I have it working now and other than a few paths needing adjusting for my environment the main reason the single video could not be tested was due to this block here, so as shown below I simply created directories to have the new processed data in.
all_wavs2 = [f'{root_wav}/{os.path.basename(root_wav)}.wav'] allimg = glob.glob('/content/EAT_code/demo/imgs1/.jpg') tmp_allimg_cropped = glob.glob('/content/EAT_code/demo/imgs_cropped1/.jpg') preprocess_imgs(allimg, tmp_allimg_cropped) # crop and align images
allimg_cropped = glob.glob('/content/EAT_code/demo/imgs_cropped1/*.jpg')
preprocess_cropped_imgs(allimg_cropped) # extract latent keypoints if necessary
Have you seen the new implementation EMO ? Seems to be based off the same code base but doesnt need a driving video it uses an image https://github.com/HumanAIGC/EMO
Oh, I'm glad you have solved it. EMO has flooded my notifications. The head speed in EMO seems a condition for head pose generation. The pose generation has been researched in previous works[1]. I doubt whether they will open source as the project is done for business. It seems impossible to follow such work with my GPUs. If they open the pre-trained model, I will be more interested.
[1] WANG S, LI L, DING Y, et al. One-shot Talking Face Generation from Single-speaker Audio-Visual Correlation Learning[J/OL]. Proceedings of the AAAI Conference on Artificial Intelligence, 2022: 2531-2539. http://dx.doi.org/10.1609/aaai.v36i3.20154. DOI:10.1609/aaai.v36i3.20154.
One last question, why is it always 127 steps no matter the length of the wav/video?
Your driving video may have 127 frames. As you can see from my colab output, the ./demo/video_processed/W015_neu_1_002 has 88 frames. Then EAT will generate 88 times for every frame in driving video with every source image (maybe you have too many source images). You can try other driving wav/video. Theoretically, our model can handle driving wav/video of any length.
!python demo.py --root_wav /content/EAT_code/demo/video_processed/output --emo hap
deepprompt_eam3d_all_final_313 cuda is available /usr/local/lib/python3.10/dist-packages/torch/functional.py:568: UserWarning: torch.meshgrid: in an upcoming release, it will be required to pass the indexing argument. (Triggered internally at ../aten/src/ATen/native/TensorShape.cpp:2228.) return _VF.meshgrid(tensors, **kwargs) # type: ignore[attr-defined] 0% 0/1 [00:00<?, ?it/s] 0it [00:00, ?it/s] 100% 1/1 [00:00<00:00, 3715.06it/s]

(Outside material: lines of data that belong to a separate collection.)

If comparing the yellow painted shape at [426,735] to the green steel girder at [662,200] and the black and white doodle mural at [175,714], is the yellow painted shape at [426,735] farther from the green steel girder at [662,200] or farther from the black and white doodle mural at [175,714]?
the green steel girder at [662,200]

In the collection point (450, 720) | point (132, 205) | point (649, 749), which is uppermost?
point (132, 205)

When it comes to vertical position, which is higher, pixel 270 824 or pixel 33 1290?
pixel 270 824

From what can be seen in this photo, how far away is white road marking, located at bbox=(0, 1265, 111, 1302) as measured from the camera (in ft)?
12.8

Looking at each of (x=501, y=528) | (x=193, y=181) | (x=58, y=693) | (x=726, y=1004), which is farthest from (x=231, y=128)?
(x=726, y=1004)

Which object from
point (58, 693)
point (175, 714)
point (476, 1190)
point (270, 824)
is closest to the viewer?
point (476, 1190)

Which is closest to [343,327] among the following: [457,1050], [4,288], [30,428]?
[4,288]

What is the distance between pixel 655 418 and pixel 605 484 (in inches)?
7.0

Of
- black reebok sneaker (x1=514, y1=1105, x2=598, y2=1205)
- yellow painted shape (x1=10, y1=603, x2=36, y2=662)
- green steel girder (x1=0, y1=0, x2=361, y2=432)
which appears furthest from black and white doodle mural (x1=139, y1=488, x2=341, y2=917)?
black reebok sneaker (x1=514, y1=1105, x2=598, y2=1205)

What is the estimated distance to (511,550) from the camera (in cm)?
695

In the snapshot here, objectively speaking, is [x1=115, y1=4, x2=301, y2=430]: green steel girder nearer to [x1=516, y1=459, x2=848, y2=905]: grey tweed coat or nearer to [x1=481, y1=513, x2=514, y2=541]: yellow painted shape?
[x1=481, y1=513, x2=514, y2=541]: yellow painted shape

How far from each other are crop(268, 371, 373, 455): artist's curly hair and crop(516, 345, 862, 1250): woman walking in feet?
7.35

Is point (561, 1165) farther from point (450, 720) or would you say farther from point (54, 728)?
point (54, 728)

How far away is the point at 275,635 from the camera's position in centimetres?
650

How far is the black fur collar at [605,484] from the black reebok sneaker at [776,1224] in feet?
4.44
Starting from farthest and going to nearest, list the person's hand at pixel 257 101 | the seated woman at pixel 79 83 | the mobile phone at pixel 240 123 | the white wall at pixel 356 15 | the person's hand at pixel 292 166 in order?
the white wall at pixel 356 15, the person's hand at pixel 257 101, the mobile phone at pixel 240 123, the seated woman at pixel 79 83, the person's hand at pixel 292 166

Thats it, nothing is saved anywhere. However I am unsure what this refers to? Note 2: Replace the video_name/video_name.wav and deepspeech feature video_name/deepfeature32/video_name.npy, you can test with a new wav. The output length will depend on the shortest length of the audio and driven poses. Refer to here for more details.